# Problem:
For the entries below, count the lines that contain the word "eruption" and reply with that number only.

# Data for processing:
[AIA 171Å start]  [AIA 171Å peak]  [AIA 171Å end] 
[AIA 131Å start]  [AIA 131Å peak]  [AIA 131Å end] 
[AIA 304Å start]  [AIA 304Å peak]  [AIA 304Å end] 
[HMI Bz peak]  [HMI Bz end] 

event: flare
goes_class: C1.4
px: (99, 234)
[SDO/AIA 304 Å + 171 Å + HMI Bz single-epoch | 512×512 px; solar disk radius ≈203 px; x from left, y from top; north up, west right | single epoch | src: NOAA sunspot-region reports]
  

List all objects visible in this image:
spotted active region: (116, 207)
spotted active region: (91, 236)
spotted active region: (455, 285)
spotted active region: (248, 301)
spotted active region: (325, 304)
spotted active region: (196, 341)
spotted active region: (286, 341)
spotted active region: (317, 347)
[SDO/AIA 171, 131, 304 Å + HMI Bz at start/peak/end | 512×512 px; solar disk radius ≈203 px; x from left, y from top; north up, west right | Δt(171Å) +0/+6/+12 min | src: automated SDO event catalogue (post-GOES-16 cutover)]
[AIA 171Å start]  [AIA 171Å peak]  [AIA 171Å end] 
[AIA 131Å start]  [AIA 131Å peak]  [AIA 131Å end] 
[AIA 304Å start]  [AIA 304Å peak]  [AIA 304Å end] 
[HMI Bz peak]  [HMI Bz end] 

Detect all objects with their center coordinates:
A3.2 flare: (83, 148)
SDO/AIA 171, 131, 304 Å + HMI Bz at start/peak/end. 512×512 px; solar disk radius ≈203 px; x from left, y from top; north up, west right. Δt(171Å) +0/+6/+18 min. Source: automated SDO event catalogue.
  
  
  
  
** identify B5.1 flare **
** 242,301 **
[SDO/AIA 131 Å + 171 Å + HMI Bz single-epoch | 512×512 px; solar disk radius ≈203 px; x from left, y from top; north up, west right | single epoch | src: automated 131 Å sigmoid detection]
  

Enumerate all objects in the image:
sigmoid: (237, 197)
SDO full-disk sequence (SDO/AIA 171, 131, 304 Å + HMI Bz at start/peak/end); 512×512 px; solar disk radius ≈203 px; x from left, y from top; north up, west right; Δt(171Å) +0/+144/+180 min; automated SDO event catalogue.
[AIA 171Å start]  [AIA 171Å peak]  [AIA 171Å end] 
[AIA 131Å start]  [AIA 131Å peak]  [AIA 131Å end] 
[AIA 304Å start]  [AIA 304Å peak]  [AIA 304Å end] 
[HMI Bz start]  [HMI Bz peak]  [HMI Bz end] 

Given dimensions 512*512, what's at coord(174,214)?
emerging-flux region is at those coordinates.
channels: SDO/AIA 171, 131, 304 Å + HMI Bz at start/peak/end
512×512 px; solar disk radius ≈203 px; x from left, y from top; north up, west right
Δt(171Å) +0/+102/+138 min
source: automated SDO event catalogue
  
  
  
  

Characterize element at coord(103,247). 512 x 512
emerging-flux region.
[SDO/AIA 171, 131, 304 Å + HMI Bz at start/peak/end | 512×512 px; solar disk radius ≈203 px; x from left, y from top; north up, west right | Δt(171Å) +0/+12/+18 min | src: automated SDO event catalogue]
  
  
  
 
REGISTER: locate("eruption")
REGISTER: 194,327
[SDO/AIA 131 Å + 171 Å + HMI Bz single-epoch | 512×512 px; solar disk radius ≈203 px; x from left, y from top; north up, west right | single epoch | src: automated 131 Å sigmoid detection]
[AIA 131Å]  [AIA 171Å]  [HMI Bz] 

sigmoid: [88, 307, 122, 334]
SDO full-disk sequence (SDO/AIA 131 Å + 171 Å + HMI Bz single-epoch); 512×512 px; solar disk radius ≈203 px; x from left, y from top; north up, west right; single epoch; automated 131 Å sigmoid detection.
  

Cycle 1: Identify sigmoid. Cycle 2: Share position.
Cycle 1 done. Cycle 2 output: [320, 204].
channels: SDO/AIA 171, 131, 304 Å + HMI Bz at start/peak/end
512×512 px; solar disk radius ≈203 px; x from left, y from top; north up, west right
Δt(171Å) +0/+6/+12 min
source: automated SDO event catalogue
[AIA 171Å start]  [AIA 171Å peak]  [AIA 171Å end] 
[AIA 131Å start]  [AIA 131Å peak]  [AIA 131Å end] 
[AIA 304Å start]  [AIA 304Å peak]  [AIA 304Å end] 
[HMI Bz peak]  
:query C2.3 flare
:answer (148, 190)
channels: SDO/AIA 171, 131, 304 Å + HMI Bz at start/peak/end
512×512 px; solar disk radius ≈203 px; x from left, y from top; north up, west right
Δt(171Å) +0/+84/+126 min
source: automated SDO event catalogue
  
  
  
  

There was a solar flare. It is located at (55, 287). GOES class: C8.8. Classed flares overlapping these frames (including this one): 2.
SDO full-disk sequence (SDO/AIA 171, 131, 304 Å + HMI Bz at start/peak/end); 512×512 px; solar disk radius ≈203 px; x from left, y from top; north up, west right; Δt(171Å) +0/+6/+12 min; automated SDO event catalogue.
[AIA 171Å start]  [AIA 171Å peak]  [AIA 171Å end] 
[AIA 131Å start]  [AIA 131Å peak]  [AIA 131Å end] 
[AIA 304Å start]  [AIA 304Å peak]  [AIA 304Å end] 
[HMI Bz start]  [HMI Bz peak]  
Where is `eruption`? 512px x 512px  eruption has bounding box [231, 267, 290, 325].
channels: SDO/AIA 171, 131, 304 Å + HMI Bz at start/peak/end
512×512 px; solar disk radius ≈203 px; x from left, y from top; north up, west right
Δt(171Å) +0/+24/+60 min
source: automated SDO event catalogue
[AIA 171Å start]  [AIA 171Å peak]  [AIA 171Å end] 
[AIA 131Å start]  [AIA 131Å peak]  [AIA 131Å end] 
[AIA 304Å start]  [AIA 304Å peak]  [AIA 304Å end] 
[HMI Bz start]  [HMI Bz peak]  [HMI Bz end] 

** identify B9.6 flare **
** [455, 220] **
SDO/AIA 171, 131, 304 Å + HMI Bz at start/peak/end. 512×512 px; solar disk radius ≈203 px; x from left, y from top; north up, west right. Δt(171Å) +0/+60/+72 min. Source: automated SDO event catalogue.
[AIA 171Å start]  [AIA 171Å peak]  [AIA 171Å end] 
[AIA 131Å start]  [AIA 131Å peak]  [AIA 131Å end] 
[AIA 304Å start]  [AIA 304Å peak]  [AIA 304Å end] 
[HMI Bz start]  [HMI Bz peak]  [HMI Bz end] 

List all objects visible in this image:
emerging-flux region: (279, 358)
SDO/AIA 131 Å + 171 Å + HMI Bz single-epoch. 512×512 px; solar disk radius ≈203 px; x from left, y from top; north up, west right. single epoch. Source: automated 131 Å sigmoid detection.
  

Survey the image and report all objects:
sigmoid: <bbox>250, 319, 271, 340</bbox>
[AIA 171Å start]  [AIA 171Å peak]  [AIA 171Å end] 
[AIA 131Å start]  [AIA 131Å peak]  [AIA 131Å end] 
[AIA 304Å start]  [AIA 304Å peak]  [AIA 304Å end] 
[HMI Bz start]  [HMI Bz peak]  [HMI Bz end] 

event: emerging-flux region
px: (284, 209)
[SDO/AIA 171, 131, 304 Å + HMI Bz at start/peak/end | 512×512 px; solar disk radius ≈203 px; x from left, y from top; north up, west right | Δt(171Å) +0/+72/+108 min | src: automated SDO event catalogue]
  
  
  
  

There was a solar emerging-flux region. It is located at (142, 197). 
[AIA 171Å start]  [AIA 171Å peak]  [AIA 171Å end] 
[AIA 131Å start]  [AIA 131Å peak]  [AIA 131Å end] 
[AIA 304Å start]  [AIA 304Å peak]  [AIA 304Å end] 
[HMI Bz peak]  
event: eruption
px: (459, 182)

# Answer space:
3